Do not assume the provider will always obtain prior authorizations. Many providers know when it is required, but do not always follow through. Call your insurance company before the appointment to confirm what is needed. Your plan is the source of truth for your coverage.

“Isn’t my Medicare Supplement Plan supposed to cover this?”

Medicare Supplement (Medigap) plans help pay costs that Original Medicare doesn’t—but only after Medicare pays its share.

• Why bills may occur: If Medicare denies a claim, the Medigap plan usually will not pay either because it follows Medicare’s guidelines.

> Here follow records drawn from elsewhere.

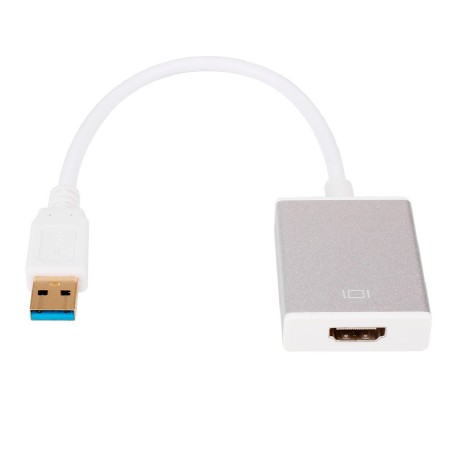 Placa de video externa USB 3.0 a HDMI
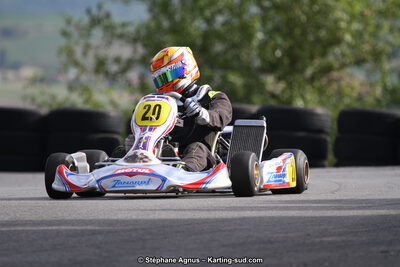 03 & 04/06/2017 : 4ème manche du Championnat du Sud à Belmont sur Rance (Photos Stéphane Agnus) 2017 — karting
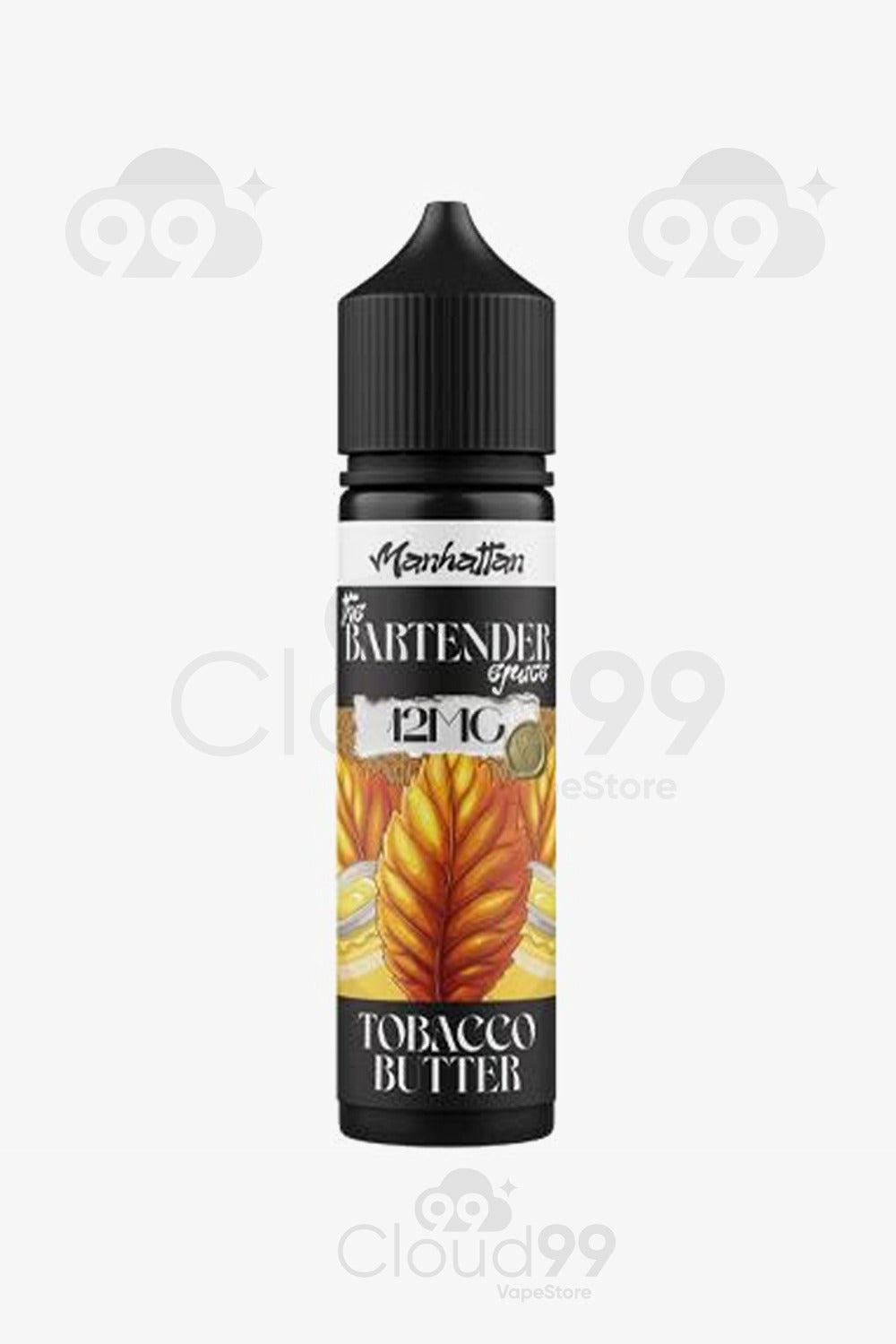 BARTENDER- TOBACCO BUTTER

• What to do: In that case, start by finding out why Medicare denied the claim. If the issue is corrected and Medicare approves the claim, your Medigap plan should follow.

Watch for duplicate or incorrect charges

Sometimes, billing errors are just that—errors.

• Why bills may occur: Providers may accidentally bill twice, code a service incorrectly or submit outdated insurance information.

• What to do: Compare the provider’s bill with your Medicare Summary Notice or Explanation of Benefits. If something looks off, call the provider’s billing office and ask for a review.

What to do when a bill doesn’t make sense

When a medical bill gives you pause, take these steps before paying:

• Review the paperwork carefully.

• Match the bill to your Medicare Summary Notice or Explanation of Benefits.

• Call the provider’s billing office or your insurance plan for clarification.

• Ask questions until you understand the charge.

• File an appeal if needed. You have rights!

Always review medical bills before paying them. Trust your gut. If a charge feels wrong, ask about it.

Too many Medicare beneficiaries take a medical bill at face value and pay it without question. Be like Diane: Pick up the phone before picking up your wallet.